>> Start Records to process

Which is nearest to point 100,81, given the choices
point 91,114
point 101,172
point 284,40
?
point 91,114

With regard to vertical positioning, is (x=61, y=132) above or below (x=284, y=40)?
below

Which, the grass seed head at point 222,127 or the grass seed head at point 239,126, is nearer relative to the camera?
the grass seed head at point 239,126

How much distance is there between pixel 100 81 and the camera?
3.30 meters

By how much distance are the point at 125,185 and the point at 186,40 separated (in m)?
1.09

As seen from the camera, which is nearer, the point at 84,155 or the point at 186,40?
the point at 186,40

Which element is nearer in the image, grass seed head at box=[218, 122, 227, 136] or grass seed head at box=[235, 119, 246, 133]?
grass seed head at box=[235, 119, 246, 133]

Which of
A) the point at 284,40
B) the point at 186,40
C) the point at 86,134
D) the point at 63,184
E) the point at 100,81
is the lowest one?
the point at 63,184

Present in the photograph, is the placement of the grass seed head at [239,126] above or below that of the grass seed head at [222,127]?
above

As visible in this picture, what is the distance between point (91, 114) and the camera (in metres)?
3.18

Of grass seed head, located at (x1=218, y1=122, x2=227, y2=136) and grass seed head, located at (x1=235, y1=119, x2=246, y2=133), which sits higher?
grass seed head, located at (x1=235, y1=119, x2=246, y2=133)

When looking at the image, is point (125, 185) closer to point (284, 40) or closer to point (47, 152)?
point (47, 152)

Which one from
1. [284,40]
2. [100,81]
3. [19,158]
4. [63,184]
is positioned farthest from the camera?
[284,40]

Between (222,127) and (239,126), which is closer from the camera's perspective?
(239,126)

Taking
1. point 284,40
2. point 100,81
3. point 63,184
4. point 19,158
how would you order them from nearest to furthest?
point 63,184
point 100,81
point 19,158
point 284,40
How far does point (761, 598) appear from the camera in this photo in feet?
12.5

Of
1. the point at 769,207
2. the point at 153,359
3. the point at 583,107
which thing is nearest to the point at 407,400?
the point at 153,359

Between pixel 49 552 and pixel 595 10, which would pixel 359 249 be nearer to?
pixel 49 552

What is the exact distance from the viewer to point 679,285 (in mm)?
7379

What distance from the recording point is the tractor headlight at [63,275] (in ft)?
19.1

>> End Records to process

What you need to do:
Please give every line of the material above as a JSON list of strings, one string per line, with blank lines left out.

Written response:
[
  "Which is nearest to point 100,81, given the choices",
  "point 91,114",
  "point 101,172",
  "point 284,40",
  "?",
  "point 91,114",
  "With regard to vertical positioning, is (x=61, y=132) above or below (x=284, y=40)?",
  "below",
  "Which, the grass seed head at point 222,127 or the grass seed head at point 239,126, is nearer relative to the camera?",
  "the grass seed head at point 239,126",
  "How much distance is there between pixel 100 81 and the camera?",
  "3.30 meters",
  "By how much distance are the point at 125,185 and the point at 186,40 separated (in m)?",
  "1.09",
  "As seen from the camera, which is nearer, the point at 84,155 or the point at 186,40?",
  "the point at 186,40",
  "Which element is nearer in the image, grass seed head at box=[218, 122, 227, 136] or grass seed head at box=[235, 119, 246, 133]?",
  "grass seed head at box=[235, 119, 246, 133]",
  "Which of",
  "A) the point at 284,40",
  "B) the point at 186,40",
  "C) the point at 86,134",
  "D) the point at 63,184",
  "E) the point at 100,81",
  "is the lowest one?",
  "the point at 63,184",
  "Present in the photograph, is the placement of the grass seed head at [239,126] above or below that of the grass seed head at [222,127]?",
  "above",
  "As visible in this picture, what is the distance between point (91, 114) and the camera (in metres)?",
  "3.18",
  "Of grass seed head, located at (x1=218, y1=122, x2=227, y2=136) and grass seed head, located at (x1=235, y1=119, x2=246, y2=133), which sits higher?",
  "grass seed head, located at (x1=235, y1=119, x2=246, y2=133)",
  "When looking at the image, is point (125, 185) closer to point (284, 40) or closer to point (47, 152)?",
  "point (47, 152)",
  "Which one from",
  "1. [284,40]",
  "2. [100,81]",
  "3. [19,158]",
  "4. [63,184]",
  "is positioned farthest from the camera?",
  "[284,40]",
  "Between (222,127) and (239,126), which is closer from the camera's perspective?",
  "(239,126)",
  "Taking",
  "1. point 284,40",
  "2. point 100,81",
  "3. point 63,184",
  "4. point 19,158",
  "how would you order them from nearest to furthest?",
  "point 63,184",
  "point 100,81",
  "point 19,158",
  "point 284,40",
  "How far does point (761, 598) appear from the camera in this photo in feet?",
  "12.5",
  "Of",
  "1. the point at 769,207",
  "2. the point at 153,359",
  "3. the point at 583,107",
  "which thing is nearest to the point at 407,400?",
  "the point at 153,359",
  "Between pixel 49 552 and pixel 595 10, which would pixel 359 249 be nearer to?",
  "pixel 49 552",
  "What is the exact distance from the viewer to point 679,285 (in mm)?",
  "7379",
  "What distance from the recording point is the tractor headlight at [63,275] (in ft)?",
  "19.1"
]